- **Job**: Write out every line of the stored entries below word for word, leaving out the pictures.

Stored entries
——

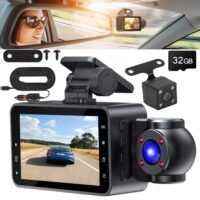 1080P Car Dash Cam 3-Channel WiFi Front Rear Inside Recorder Night Vision w/ 32G 730056004515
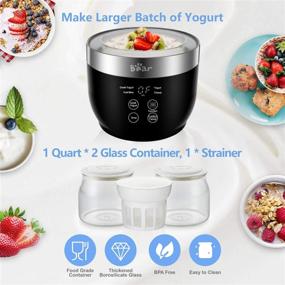 img 2 attached to Premium Bear Yogurt Maker: Greek Yogurt Machine with Strainer, Timer Control, and Stainless Steel Inner Pot - Includes 2 Glass Jars for Home Organic Yogurt, Cheese, and Fruit Wine Making - Black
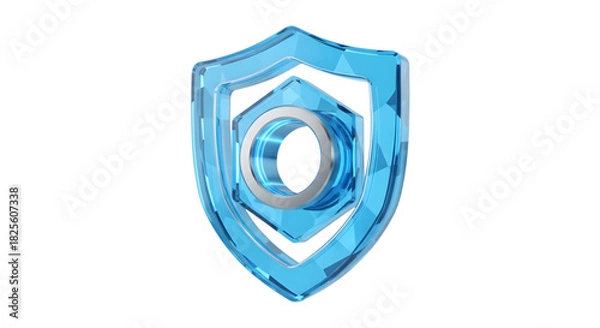 Fototapeta Blue Shield Security Icon Protection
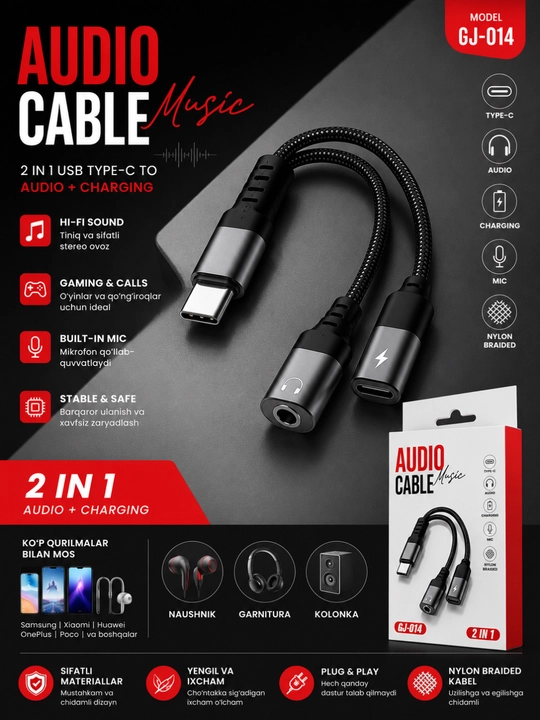 Lightning Audio Adapter GJ-012 2in1 – Zaryadlash va Quloqchin Ulagichi
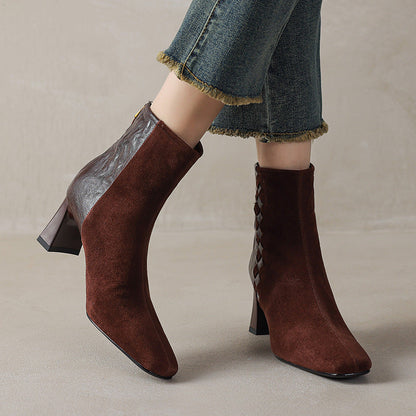 Womens Korean-style Square-toe Leather Chunky-heel Patchwork Ankle Boots 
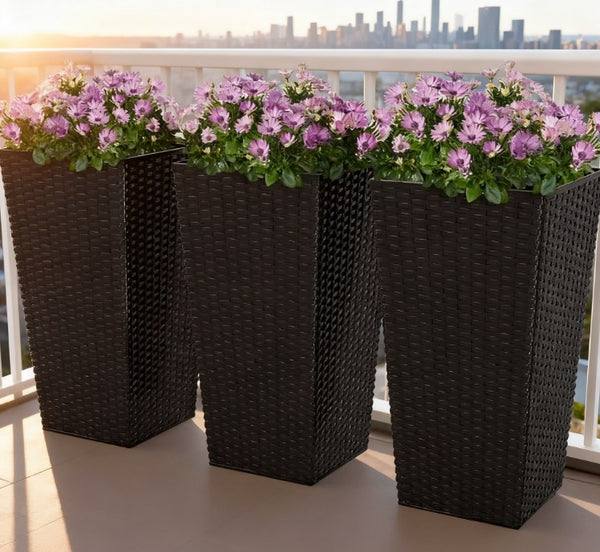 English Elm Outdoor Tall Rattan Style Column Planters Set of 3 Uv Resistant Pp with Drainage T3971P423354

——

- **Written response**:
 1080P Car Dash Cam 3-Channel WiFi Front Rear Inside Recorder Night Vision w/ 32G 730056004515
 img 2 attached to Premium Bear Yogurt Maker: Greek Yogurt Machine with Strainer, Timer Control, and Stainless Steel Inner Pot - Includes 2 Glass Jars for Home Organic Yogurt, Cheese, and Fruit Wine Making - Black
 Fototapeta Blue Shield Security Icon Protection
 Lightning Audio Adapter GJ-012 2in1 – Zaryadlash va Quloqchin Ulagichi
 Womens Korean-style Square-toe Leather Chunky-heel Patchwork Ankle Boots 
 English Elm Outdoor Tall Rattan Style Column Planters Set of 3 Uv Resistant Pp with Drainage T3971P423354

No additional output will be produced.